Interleukin-10 facilitates the selection of patients for systemic thrombolysis
- Equal contributors
1 Department of Neurology, Clinical Neurosciences Research Laboratory, Hospital Clínico Universitario, Universidad de Santiago de Compostela, IDIS, Santiago de Compostela, Spain
2 Department of Neurology, Hospital Universitario Doctor Josep Trueta, Girona, Spain
3 Department of Neurology, Hospital Universitario Germans Trias i Pujol, Universidad Autónoma de Barcelona, Barcelona, Spain
4 Department of Radiology (Institut de Diagnostic per la Imatge [IDI]), Hospital Universitario Doctor Josep Trueta, IDIBGi, Girona, Spain
5 Department of Neuroradiology, Hospital Clínico Universitario, Santiago de Compostela, Spain
6 Universidad de Santiago de Compostela, IDIS, Santiago de Compostela, Spain
BMC Neurology 2013, 13:62 doi:10.1186/1471-2377-13-62Published: 17 June 2013
Clinical-Diffusion mismatch (CDM; NIHSS score ≥8 & DWI lesion volume ≤25 mL) and Perfusion-Diffusion mismatch (PDM; difference >20% between initial DWI and MTT lesion volumes) have been proposed as surrogates for ischemic brains that are at risk of infarction. However, their utility to improve the selection of patients for thrombolytic treatment remains controversial. Our aim was to identify molecular biomarkers that can be used with neuroimaging to facilitate the selection of ischemic stroke patients for systemic thrombolysis.
We prospectively studied 595 patients with ischemic stroke within 12 h of the stroke onset. A total of 184 patients received thrombolytic treatment according to the SITS-MOST criteria.

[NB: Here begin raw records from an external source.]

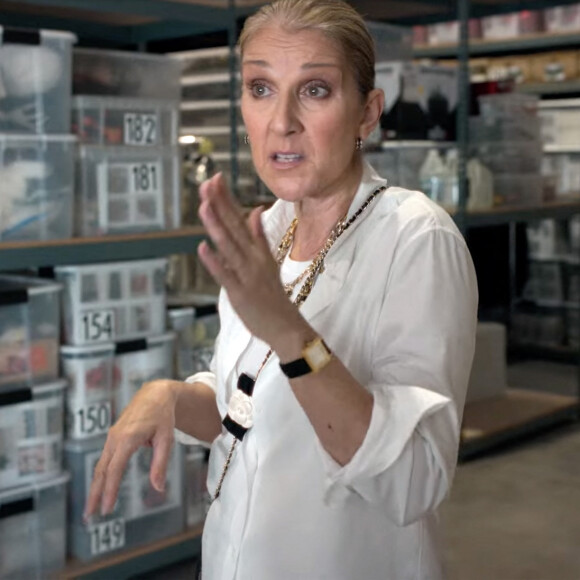 Pour mémoire, la musicienne est atteinte du syndrome de l'homme raide
Céline Dion Prime Video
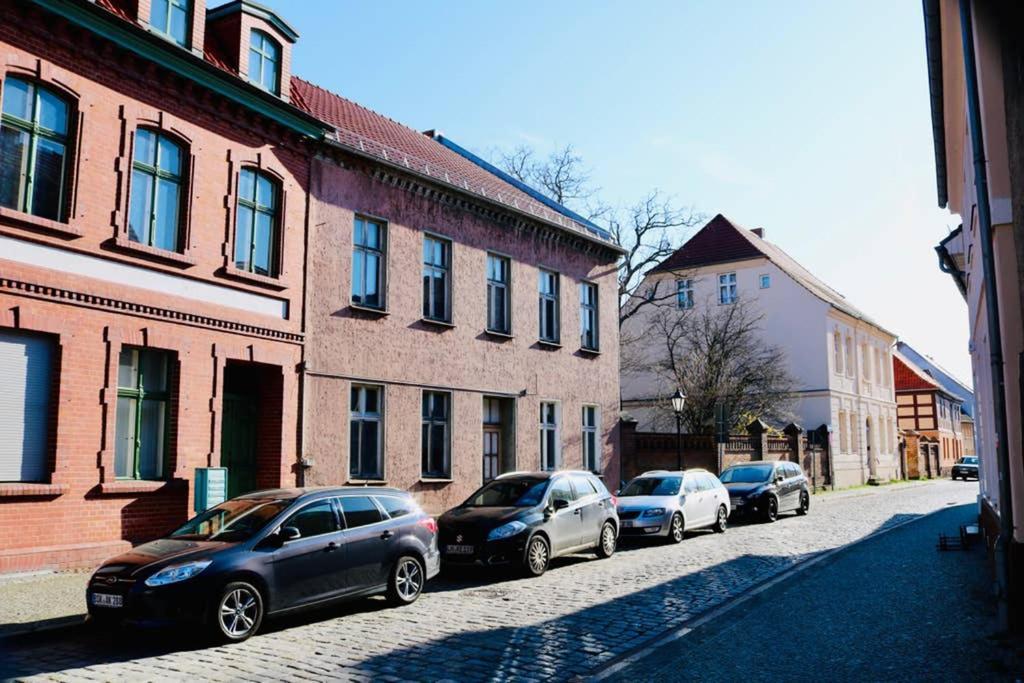 Villa Rumpel Aus Alt Mach Neu Beeskow Εξωτερικό φωτογραφία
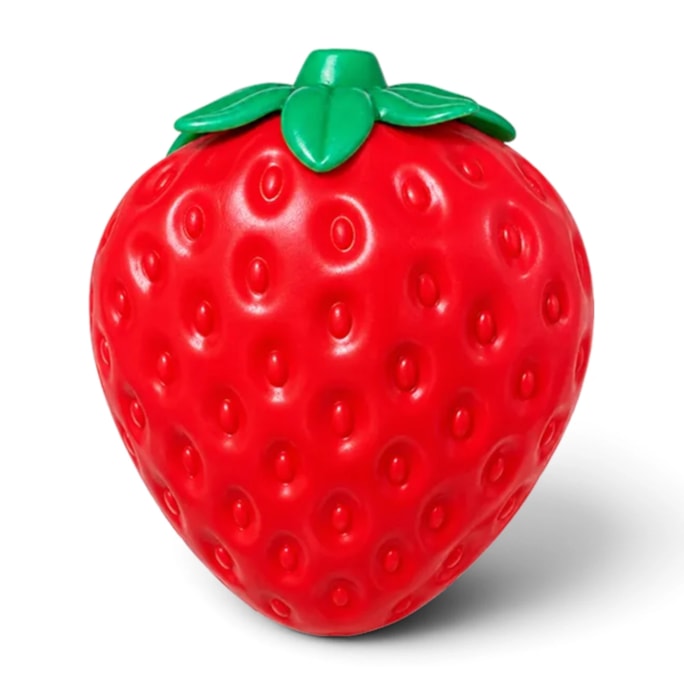 Wholesale Jumbo Strawberry Stretchy 15cm CDU | Wholesale Direct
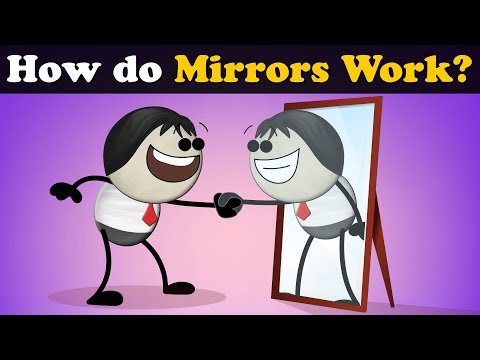 Vidéo: Pourquoi écrit-on à l'envers dans un miroir ks2 ?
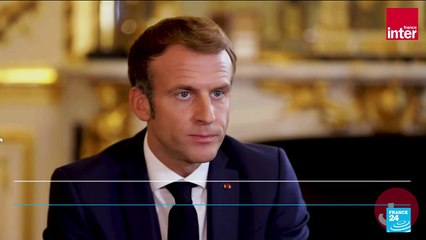 Macron hopes for easing of tensions with Algeria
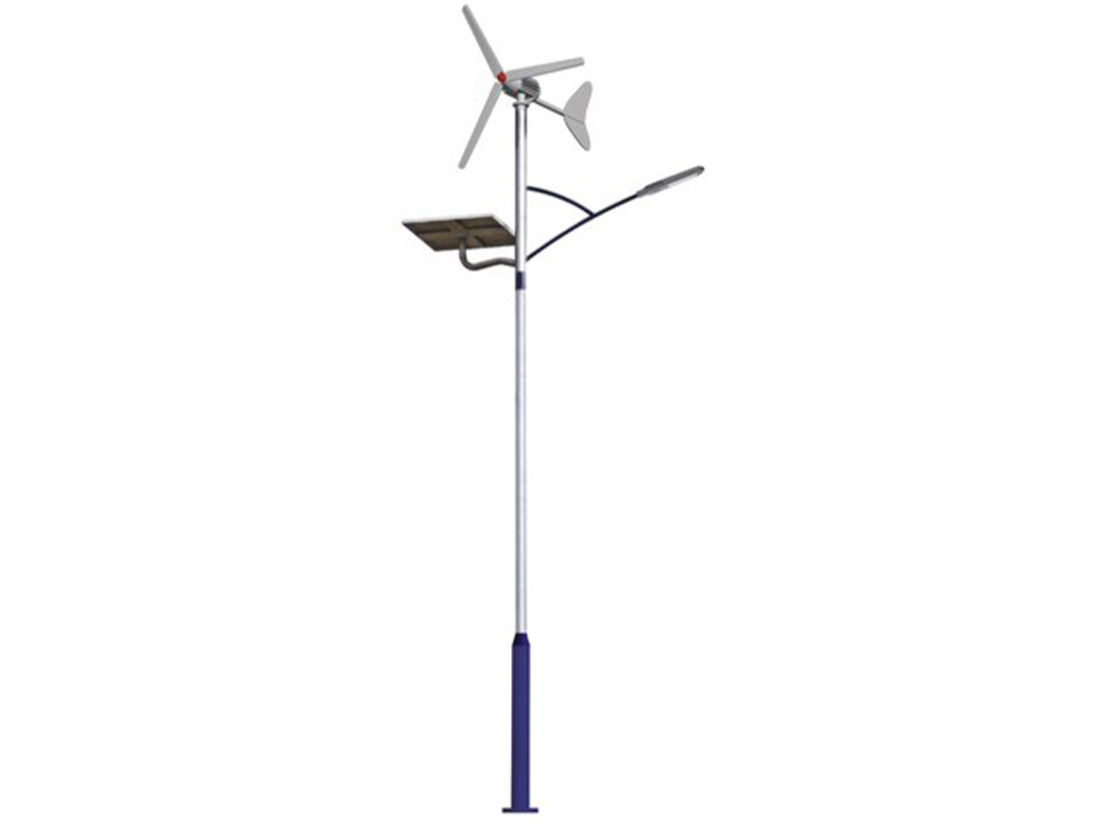 太陽(yáng)能風(fēng)光互補(bǔ)路燈  南德063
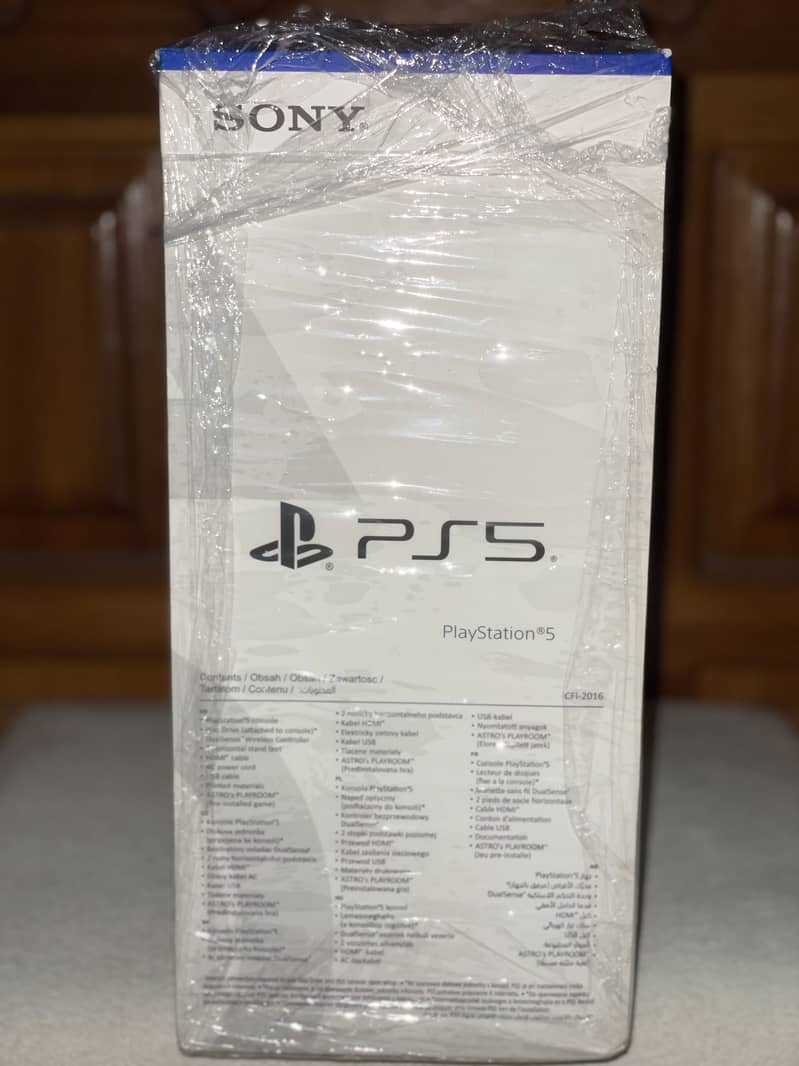 PS5 Slim Disk version Uk variant 4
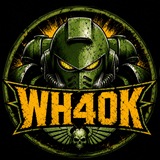 Telegram profile photo for Warhammer 40K | WH40K | Вархаммер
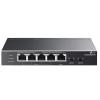 TP-Link TL-SG1005P-PD 5-Port Gigabit Desktop PoE+ Switch with 1-Port PoE++ In and 4-Port PoE+Out (Max 66W) TP-Link TL-SG1005P-PD 5-Port Gigabit Desktop PoE+ Switch with 1-Port PoE++ In and 4-Port PoE+Out (Max 66W)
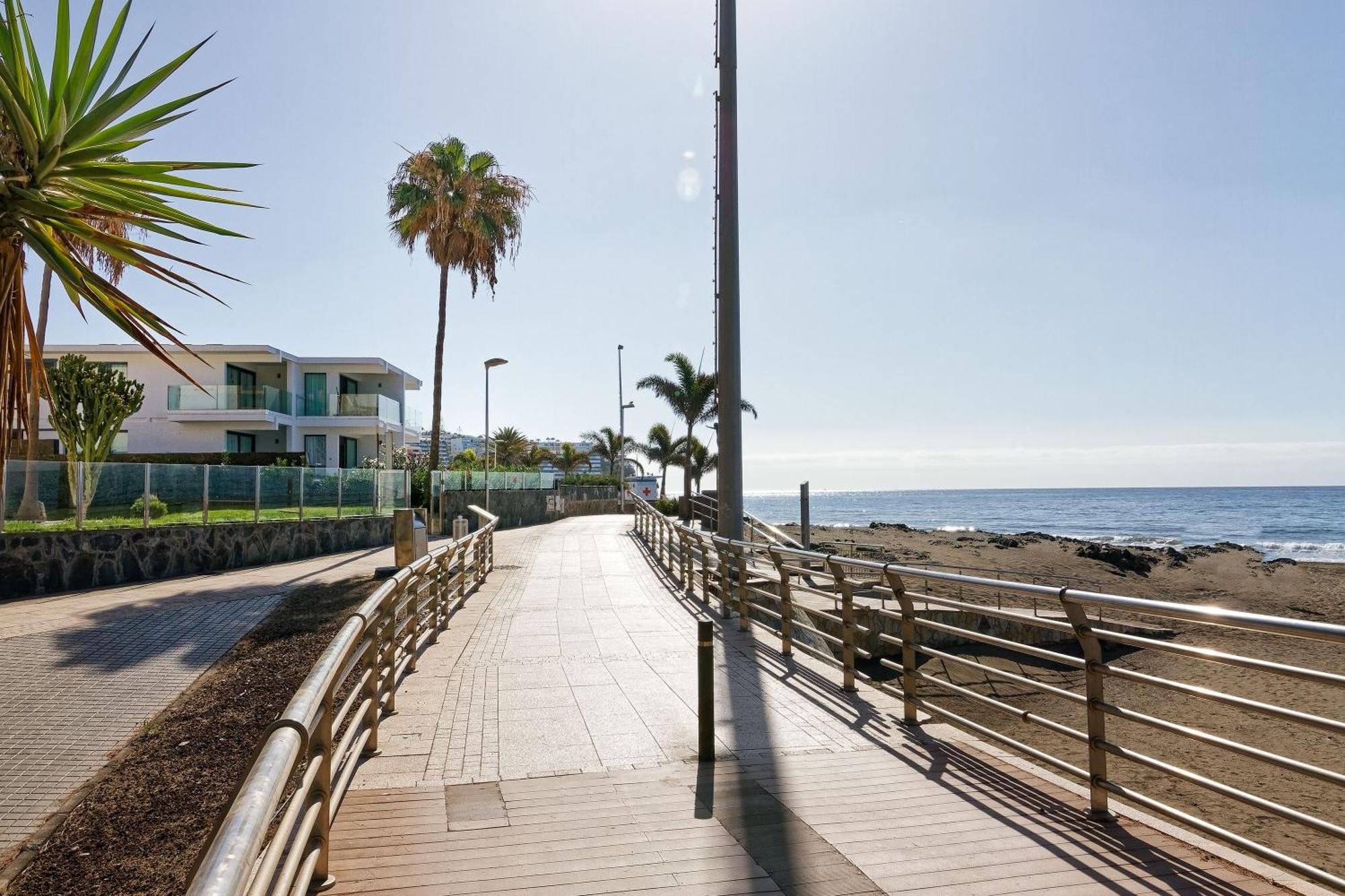 Amapola Ocean - Recien Reformado, Frente Al Mar San Agustín Exterior foto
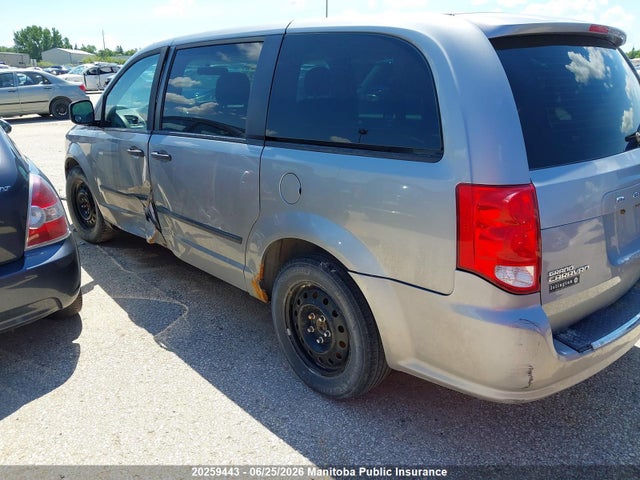 Dodge Grand Caravan Se 2014 2C4RDGBG9ER467574 Image 3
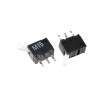 Omron Subminiature Micro Switch SPDT, Lever Actuator, Silver Plated Contacts, 100mA, 8x6x4.2 mm D3C-2210
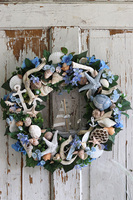 Morska Żegluga Marino, marynistyczny wianek do powieszenia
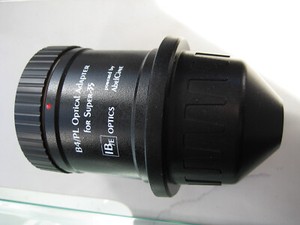 IBE HDx35 -x2  B4 to PL mount optical adapter - 2/3" lenses onto super 35 camera
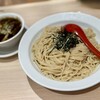 らーめん七彩飯店 - スパイシーつけ麺（1100円）+特盛（200円）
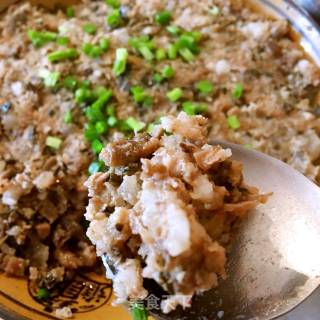简便下饭的梅菜蒸肉的做法步骤：5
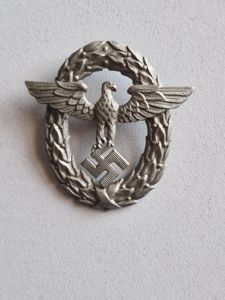 Police Cap Badge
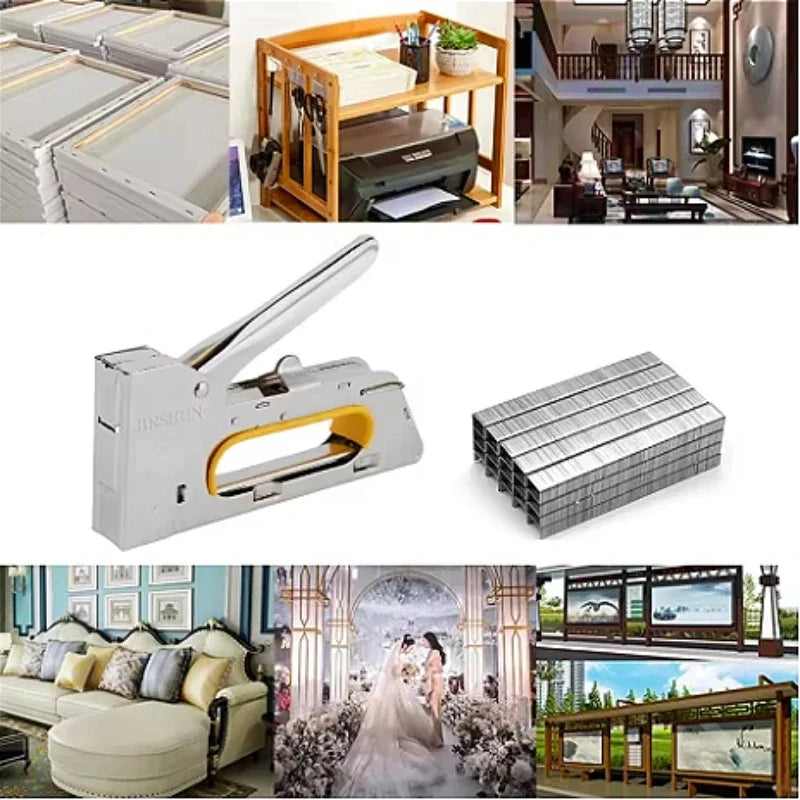 Heavy Duty Manual Staple Gun – Wood, Metal & Furniture Manual Staple Gun SPOT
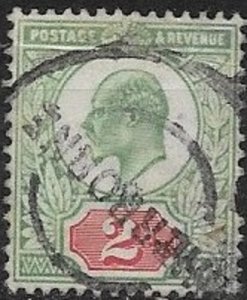 1911 Great Britain   King Edward VII   SC# 130  Used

DWI and MTT volumes were measured at admission. The main outcome variable was good functional outcome at 3 months (modified Rankin scale <3). Serum levels of glutamate (Glu), IL-10, TNF-α, IL-6, NSE, and active MMP-9 also were determined at admission.
Patients treated with t-PA who presented with PDM had higher IL-10 levels at admission (p < 0.0001). In contrast, patients with CDM had higher levels of IL-10 (p < 0.0001) as well as Glu and TNF-α (all p < 0.05) and lower levels of NSE and active MMP-9 (all p < 0.0001). IL-10 ≥ 30 pg/mL predicts good functional outcome at 3 months with a specificity of 88% and a sensitibity of 86%. IL-10 levels ≥30 pg/mL independently in both patients with PDM (OR, 18.9) and CDM (OR, 7.5), after an adjustment for covariates.
Serum levels of IL-10 facilitate the selection of ischemic stroke patients with CDM and PDM for systemic thrombolysis.